Moneybox

Maybe Rich People Don’t Like Obama Because He Wants To Raise Their Taxes Substantially

Every once in a while I read a new round of speculation about the psychological underpinnings of rich finance types’ strong turn against Barack Obama. Many of these articles include some insight, but I think they tend to dance too quickly past the baseline hypothesis that people don’t like to pay higher taxes and thus these people don’t like Obama because he’s asking them to pay substantially higher taxes. Some of that goes back to a fairly widespread progressive misperception that the president is merely proposing to return to the income tax rates that prevailed during the Clinton administration when he is in fact proposing somewhat higher taxes than that.

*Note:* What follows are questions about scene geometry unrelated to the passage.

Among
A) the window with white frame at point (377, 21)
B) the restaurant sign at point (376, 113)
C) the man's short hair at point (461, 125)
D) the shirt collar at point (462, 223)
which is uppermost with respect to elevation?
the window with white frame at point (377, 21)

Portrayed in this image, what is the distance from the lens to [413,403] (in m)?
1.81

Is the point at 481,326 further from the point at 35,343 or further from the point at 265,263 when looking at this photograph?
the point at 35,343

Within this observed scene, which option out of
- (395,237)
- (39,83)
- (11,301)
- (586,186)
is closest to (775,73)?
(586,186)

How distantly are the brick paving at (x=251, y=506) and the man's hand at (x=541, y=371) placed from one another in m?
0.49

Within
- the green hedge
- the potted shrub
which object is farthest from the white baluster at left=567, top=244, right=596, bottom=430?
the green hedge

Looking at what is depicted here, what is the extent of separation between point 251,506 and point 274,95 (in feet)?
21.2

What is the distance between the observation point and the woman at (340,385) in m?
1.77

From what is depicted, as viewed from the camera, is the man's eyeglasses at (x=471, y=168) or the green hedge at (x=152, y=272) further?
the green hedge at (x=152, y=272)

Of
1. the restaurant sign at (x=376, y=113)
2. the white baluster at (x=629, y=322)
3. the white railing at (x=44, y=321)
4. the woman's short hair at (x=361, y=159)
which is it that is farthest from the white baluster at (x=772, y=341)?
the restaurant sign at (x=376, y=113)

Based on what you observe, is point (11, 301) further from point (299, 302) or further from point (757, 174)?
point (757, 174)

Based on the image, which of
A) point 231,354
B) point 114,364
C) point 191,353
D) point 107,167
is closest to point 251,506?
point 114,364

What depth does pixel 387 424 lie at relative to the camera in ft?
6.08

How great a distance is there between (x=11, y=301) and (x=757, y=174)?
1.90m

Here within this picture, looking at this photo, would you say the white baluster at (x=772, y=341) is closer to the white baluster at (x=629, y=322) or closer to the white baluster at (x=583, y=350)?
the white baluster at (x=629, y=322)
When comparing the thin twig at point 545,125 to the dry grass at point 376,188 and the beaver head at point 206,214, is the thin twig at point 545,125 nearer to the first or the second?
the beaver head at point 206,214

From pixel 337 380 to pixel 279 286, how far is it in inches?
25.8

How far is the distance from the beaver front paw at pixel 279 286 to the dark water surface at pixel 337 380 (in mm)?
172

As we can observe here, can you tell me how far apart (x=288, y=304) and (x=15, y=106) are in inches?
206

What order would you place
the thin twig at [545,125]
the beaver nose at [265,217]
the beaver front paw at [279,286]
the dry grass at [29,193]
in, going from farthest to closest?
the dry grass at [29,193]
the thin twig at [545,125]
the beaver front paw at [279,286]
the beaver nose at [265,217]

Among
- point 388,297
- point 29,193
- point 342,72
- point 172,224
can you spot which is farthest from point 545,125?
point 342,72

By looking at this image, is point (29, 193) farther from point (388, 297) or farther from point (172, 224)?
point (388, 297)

Above you’ll find the Tax Policy Center’s October numbers. EGGTRA is the acronym for the Bush tax cuts. So relatively to the pre-EGGTRA rates, the Obama proposed tax code would increase the burden on the top 0.1 percent by 2.8 percentage points and on the top 1 percent by 1.9 percentage points. Those aren’t gargantuan increases, but 2.8 percent of an income that runs into the millions of dollars means tens of thousands of dollars. Yes of course you can say that these guys are rich enough that they won’t really miss the money in a practical sense. But still, if a millionaire’s BMW gets totaled by the valet or the dry cleaner shreds his best suit he’s going to be pissed off. Ultimate in life we’d all be happier if we could learn to adopt more of a zen attitude toward mishaps that don’t put ourselves or our families in objective financial distress, but realistically people would rather keep that money.

A key point, I think, is that the president’s proposals are clearly undertaken with a view to the idea that people don’t want to pay more taxes. Relative to the pre-Bush rates, Obama will cut taxes not just for the bottom twenty percent or the bottom fifty percent or the bottom eighty percent but for the entire bottom 99 percent of the income distribution. That’s a perfectly plausible response to the evolution of income inequality trends, but I don’t think it’s surprising that very high income people dislike it. Obama is proposing a substantially more redistributive tax code than Clinton and in exchange he’s getting somewhat more blowback from the folks who’d lose out.